● **EXERCISE**
Convert every line of the records below into a JSON list of strings, one string per line, and leave out the blank lines.
........
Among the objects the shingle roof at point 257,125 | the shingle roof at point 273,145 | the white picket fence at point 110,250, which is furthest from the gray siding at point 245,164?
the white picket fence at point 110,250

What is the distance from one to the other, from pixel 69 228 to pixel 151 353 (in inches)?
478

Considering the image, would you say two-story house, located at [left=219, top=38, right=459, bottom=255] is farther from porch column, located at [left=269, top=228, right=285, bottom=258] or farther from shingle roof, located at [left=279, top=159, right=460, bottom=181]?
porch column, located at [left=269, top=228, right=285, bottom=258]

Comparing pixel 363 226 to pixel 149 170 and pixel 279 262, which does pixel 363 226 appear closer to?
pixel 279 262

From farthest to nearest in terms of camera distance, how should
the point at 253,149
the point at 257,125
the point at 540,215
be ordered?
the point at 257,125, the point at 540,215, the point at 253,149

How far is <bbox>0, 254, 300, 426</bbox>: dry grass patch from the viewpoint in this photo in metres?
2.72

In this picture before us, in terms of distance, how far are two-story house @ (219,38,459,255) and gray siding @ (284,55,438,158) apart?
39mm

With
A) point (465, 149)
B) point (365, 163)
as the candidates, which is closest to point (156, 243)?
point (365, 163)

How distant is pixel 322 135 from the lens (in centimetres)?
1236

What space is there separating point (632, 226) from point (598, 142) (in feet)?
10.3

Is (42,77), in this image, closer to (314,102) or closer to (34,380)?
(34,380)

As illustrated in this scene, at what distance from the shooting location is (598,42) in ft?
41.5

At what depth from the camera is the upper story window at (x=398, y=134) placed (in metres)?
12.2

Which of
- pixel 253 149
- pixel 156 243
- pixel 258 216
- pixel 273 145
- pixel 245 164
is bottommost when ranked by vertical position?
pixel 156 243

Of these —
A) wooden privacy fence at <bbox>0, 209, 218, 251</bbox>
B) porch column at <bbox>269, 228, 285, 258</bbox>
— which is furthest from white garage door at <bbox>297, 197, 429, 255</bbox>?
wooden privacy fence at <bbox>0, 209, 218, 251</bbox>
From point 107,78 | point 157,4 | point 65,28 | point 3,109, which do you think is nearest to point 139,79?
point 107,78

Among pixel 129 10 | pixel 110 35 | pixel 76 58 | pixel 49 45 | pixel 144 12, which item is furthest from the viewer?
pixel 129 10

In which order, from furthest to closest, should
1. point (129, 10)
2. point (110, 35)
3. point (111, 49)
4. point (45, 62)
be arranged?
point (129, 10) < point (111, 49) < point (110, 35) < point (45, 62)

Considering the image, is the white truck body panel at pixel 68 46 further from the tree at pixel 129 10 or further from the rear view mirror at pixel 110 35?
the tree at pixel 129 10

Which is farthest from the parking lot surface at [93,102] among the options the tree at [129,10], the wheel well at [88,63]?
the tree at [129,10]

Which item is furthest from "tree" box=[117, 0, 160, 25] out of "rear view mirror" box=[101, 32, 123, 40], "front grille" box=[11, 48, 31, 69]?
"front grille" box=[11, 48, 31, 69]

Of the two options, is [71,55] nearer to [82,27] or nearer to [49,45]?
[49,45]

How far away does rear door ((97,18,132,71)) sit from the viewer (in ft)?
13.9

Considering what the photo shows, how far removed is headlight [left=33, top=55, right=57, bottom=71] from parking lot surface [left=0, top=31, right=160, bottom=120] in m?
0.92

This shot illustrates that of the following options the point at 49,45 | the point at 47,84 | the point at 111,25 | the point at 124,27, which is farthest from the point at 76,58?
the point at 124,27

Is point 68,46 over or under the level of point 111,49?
........
● **FULL OUTPUT**
[
  "Among the objects the shingle roof at point 257,125 | the shingle roof at point 273,145 | the white picket fence at point 110,250, which is furthest from the gray siding at point 245,164?",
  "the white picket fence at point 110,250",
  "What is the distance from one to the other, from pixel 69 228 to pixel 151 353 (in inches)?",
  "478",
  "Considering the image, would you say two-story house, located at [left=219, top=38, right=459, bottom=255] is farther from porch column, located at [left=269, top=228, right=285, bottom=258] or farther from shingle roof, located at [left=279, top=159, right=460, bottom=181]?",
  "porch column, located at [left=269, top=228, right=285, bottom=258]",
  "Comparing pixel 363 226 to pixel 149 170 and pixel 279 262, which does pixel 363 226 appear closer to?",
  "pixel 279 262",
  "From farthest to nearest in terms of camera distance, how should",
  "the point at 253,149",
  "the point at 257,125",
  "the point at 540,215",
  "be ordered?",
  "the point at 257,125, the point at 540,215, the point at 253,149",
  "How far is <bbox>0, 254, 300, 426</bbox>: dry grass patch from the viewpoint in this photo in metres?",
  "2.72",
  "In this picture before us, in terms of distance, how far are two-story house @ (219,38,459,255) and gray siding @ (284,55,438,158) apart?",
  "39mm",
  "With",
  "A) point (465, 149)",
  "B) point (365, 163)",
  "as the candidates, which is closest to point (156, 243)?",
  "point (365, 163)",
  "How distant is pixel 322 135 from the lens (in centimetres)?",
  "1236",
  "What space is there separating point (632, 226) from point (598, 142) (in feet)?",
  "10.3",
  "Is (42,77), in this image, closer to (314,102) or closer to (34,380)?",
  "(34,380)",
  "As illustrated in this scene, at what distance from the shooting location is (598,42) in ft?",
  "41.5",
  "At what depth from the camera is the upper story window at (x=398, y=134) placed (in metres)?",
  "12.2",
  "Which of",
  "- pixel 253 149",
  "- pixel 156 243",
  "- pixel 258 216",
  "- pixel 273 145",
  "- pixel 245 164",
  "is bottommost when ranked by vertical position?",
  "pixel 156 243",
  "Of these —",
  "A) wooden privacy fence at <bbox>0, 209, 218, 251</bbox>",
  "B) porch column at <bbox>269, 228, 285, 258</bbox>",
  "— which is furthest from white garage door at <bbox>297, 197, 429, 255</bbox>?",
  "wooden privacy fence at <bbox>0, 209, 218, 251</bbox>",
  "From point 107,78 | point 157,4 | point 65,28 | point 3,109, which do you think is nearest to point 139,79?",
  "point 107,78",
  "Among pixel 129 10 | pixel 110 35 | pixel 76 58 | pixel 49 45 | pixel 144 12, which item is furthest from the viewer?",
  "pixel 129 10",
  "In which order, from furthest to closest, should",
  "1. point (129, 10)",
  "2. point (110, 35)",
  "3. point (111, 49)",
  "4. point (45, 62)",
  "be arranged?",
  "point (129, 10) < point (111, 49) < point (110, 35) < point (45, 62)",
  "Considering the image, is the white truck body panel at pixel 68 46 further from the tree at pixel 129 10 or further from the rear view mirror at pixel 110 35?",
  "the tree at pixel 129 10",
  "Which is farthest from the parking lot surface at [93,102] among the options the tree at [129,10], the wheel well at [88,63]?",
  "the tree at [129,10]",
  "Which item is furthest from \"tree\" box=[117, 0, 160, 25] out of \"rear view mirror\" box=[101, 32, 123, 40], \"front grille\" box=[11, 48, 31, 69]?",
  "\"front grille\" box=[11, 48, 31, 69]",
  "Of the two options, is [71,55] nearer to [82,27] or nearer to [49,45]?",
  "[49,45]",
  "How far away does rear door ((97,18,132,71)) sit from the viewer (in ft)?",
  "13.9",
  "Considering what the photo shows, how far removed is headlight [left=33, top=55, right=57, bottom=71] from parking lot surface [left=0, top=31, right=160, bottom=120] in m?",
  "0.92",
  "This shot illustrates that of the following options the point at 49,45 | the point at 47,84 | the point at 111,25 | the point at 124,27, which is farthest from the point at 76,58?",
  "the point at 124,27",
  "Is point 68,46 over or under the level of point 111,49?"
]